>> START

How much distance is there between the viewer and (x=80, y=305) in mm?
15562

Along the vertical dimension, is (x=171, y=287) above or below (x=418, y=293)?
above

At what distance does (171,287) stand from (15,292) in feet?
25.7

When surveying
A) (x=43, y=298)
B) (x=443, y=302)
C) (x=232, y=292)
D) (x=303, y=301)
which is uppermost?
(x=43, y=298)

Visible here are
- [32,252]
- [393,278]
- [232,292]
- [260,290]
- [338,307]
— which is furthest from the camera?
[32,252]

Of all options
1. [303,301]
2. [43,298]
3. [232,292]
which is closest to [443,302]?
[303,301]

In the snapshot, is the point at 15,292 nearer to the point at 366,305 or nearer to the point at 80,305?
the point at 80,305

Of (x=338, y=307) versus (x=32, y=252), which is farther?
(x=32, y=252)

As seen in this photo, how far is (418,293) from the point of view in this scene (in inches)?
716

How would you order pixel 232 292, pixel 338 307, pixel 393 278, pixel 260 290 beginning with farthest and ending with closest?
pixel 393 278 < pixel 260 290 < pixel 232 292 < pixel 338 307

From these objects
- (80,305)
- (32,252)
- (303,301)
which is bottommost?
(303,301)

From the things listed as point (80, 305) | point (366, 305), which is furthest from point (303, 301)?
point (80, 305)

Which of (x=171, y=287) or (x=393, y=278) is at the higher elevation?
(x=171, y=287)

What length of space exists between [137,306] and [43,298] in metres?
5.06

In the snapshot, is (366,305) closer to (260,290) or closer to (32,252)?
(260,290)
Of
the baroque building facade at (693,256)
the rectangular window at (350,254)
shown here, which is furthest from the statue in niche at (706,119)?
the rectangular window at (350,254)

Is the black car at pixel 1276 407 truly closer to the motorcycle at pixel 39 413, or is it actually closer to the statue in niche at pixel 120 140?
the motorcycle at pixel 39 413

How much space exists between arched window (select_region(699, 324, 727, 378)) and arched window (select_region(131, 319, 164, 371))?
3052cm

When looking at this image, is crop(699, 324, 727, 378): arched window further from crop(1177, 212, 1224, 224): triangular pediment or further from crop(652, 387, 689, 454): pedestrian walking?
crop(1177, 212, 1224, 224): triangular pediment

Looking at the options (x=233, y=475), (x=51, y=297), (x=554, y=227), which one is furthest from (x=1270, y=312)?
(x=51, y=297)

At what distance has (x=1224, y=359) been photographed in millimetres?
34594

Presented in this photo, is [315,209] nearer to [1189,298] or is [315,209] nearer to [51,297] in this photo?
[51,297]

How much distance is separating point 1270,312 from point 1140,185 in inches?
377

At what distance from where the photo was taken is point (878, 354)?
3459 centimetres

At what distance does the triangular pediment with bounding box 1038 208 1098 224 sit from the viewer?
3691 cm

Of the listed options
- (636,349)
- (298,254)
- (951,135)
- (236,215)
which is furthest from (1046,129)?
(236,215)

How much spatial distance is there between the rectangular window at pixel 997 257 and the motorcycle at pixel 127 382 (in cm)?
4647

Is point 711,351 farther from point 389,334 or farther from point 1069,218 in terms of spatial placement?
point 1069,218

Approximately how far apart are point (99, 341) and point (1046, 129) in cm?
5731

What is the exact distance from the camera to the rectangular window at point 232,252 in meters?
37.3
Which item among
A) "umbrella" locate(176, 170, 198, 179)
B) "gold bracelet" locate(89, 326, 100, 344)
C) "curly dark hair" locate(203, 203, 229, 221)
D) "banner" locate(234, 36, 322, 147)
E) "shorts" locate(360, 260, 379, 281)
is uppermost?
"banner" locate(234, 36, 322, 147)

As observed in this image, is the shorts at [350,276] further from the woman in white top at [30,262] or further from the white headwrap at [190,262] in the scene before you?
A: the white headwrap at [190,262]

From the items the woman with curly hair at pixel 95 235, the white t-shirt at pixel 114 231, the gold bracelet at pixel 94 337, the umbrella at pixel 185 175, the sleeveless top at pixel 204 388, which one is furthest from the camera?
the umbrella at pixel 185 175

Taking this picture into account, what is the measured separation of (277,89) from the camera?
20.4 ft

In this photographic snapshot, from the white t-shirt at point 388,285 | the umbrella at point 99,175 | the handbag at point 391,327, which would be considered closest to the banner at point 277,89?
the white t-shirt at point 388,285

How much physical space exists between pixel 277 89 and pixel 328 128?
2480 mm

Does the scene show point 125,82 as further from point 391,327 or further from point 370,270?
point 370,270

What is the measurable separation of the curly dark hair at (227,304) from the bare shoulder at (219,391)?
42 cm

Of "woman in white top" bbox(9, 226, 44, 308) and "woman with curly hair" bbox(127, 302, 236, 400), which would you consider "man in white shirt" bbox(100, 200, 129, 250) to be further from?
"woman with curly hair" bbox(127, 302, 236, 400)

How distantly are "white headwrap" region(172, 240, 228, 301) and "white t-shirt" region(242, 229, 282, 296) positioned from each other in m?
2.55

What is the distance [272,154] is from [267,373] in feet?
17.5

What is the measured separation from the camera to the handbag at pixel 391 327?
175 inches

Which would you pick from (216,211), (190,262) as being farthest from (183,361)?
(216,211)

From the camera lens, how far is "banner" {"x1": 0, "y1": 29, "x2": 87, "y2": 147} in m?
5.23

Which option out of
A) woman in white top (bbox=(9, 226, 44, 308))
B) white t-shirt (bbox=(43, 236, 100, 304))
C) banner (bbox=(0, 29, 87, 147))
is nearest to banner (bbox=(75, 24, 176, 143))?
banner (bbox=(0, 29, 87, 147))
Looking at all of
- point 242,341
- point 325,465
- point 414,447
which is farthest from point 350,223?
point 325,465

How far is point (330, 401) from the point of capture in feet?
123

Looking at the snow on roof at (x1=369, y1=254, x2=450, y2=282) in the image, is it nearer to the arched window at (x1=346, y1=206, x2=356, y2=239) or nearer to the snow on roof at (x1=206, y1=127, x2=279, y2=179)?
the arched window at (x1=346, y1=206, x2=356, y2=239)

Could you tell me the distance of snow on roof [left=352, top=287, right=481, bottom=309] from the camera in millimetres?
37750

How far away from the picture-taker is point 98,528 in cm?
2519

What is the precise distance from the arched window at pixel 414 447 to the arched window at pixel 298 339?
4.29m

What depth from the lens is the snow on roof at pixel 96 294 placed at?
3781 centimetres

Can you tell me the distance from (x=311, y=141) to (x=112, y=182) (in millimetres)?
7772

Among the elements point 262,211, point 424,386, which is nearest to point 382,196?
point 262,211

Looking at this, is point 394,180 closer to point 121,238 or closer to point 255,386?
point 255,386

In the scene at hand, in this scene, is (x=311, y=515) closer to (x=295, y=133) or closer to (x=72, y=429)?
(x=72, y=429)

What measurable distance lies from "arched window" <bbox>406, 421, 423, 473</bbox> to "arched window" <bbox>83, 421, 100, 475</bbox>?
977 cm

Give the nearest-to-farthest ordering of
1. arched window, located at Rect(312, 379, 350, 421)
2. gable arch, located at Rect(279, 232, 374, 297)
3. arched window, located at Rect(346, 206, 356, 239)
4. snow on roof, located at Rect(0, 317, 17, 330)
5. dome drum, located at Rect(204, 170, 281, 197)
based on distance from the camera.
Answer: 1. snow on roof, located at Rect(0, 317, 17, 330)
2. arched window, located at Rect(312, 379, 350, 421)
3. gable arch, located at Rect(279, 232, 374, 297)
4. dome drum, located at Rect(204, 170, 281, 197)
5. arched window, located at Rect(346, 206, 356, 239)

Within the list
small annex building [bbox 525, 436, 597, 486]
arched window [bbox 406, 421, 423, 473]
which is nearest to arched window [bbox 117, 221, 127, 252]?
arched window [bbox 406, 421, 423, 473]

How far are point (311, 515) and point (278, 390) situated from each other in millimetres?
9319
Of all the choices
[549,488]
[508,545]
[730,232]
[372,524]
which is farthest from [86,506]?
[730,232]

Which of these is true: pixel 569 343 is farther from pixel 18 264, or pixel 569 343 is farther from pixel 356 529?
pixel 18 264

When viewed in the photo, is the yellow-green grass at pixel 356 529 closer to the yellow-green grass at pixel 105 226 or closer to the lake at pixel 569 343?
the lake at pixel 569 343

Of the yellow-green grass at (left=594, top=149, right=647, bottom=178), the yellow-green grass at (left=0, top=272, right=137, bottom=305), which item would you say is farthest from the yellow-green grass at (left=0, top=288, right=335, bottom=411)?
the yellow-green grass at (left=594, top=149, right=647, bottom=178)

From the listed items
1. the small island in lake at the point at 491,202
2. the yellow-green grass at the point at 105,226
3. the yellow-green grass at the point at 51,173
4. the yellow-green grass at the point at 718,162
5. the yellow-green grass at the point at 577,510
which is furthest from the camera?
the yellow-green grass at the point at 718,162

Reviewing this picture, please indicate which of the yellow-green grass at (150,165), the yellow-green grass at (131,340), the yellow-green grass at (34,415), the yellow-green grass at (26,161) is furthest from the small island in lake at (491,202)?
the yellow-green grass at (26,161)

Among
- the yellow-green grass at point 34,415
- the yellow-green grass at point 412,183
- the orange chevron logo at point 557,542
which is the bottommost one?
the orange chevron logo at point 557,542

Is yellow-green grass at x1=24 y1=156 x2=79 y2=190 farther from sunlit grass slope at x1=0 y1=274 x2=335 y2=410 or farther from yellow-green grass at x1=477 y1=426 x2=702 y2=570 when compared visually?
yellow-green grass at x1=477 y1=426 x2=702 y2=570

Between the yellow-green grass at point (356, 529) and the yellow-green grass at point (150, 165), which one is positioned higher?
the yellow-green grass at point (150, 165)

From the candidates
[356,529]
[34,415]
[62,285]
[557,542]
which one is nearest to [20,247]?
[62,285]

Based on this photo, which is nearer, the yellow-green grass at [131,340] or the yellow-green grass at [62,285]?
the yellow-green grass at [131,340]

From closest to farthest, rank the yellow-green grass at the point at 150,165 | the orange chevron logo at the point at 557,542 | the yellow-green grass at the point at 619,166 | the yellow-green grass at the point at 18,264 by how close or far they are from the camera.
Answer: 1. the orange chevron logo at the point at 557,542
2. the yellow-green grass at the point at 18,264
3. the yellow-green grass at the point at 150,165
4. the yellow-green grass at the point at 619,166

>> END

WHAT IS BEING ASKED: Quote every line from the line containing "Reviewing this picture, please" through the closing line of the listing, including both.

SOLUTION TO THIS EXERCISE:
Reviewing this picture, please indicate which of the yellow-green grass at (150,165), the yellow-green grass at (131,340), the yellow-green grass at (34,415), the yellow-green grass at (26,161) is furthest from the small island in lake at (491,202)?
the yellow-green grass at (26,161)

Among
- the yellow-green grass at point 34,415
- the yellow-green grass at point 412,183
- the orange chevron logo at point 557,542
which is the bottommost one?
the orange chevron logo at point 557,542

Is yellow-green grass at x1=24 y1=156 x2=79 y2=190 farther from sunlit grass slope at x1=0 y1=274 x2=335 y2=410 or farther from yellow-green grass at x1=477 y1=426 x2=702 y2=570 when compared visually?
yellow-green grass at x1=477 y1=426 x2=702 y2=570

Between the yellow-green grass at point (356, 529) and the yellow-green grass at point (150, 165), which one is positioned higher?
the yellow-green grass at point (150, 165)

From the candidates
[356,529]
[34,415]
[62,285]
[557,542]
which one is nearest to [20,247]?
[62,285]

Based on this photo, which is nearer, the yellow-green grass at [131,340] or the yellow-green grass at [62,285]?
the yellow-green grass at [131,340]

From closest to farthest, rank the yellow-green grass at the point at 150,165 | the orange chevron logo at the point at 557,542 | the yellow-green grass at the point at 619,166 | the yellow-green grass at the point at 18,264 by how close or far they are from the camera.
Answer: 1. the orange chevron logo at the point at 557,542
2. the yellow-green grass at the point at 18,264
3. the yellow-green grass at the point at 150,165
4. the yellow-green grass at the point at 619,166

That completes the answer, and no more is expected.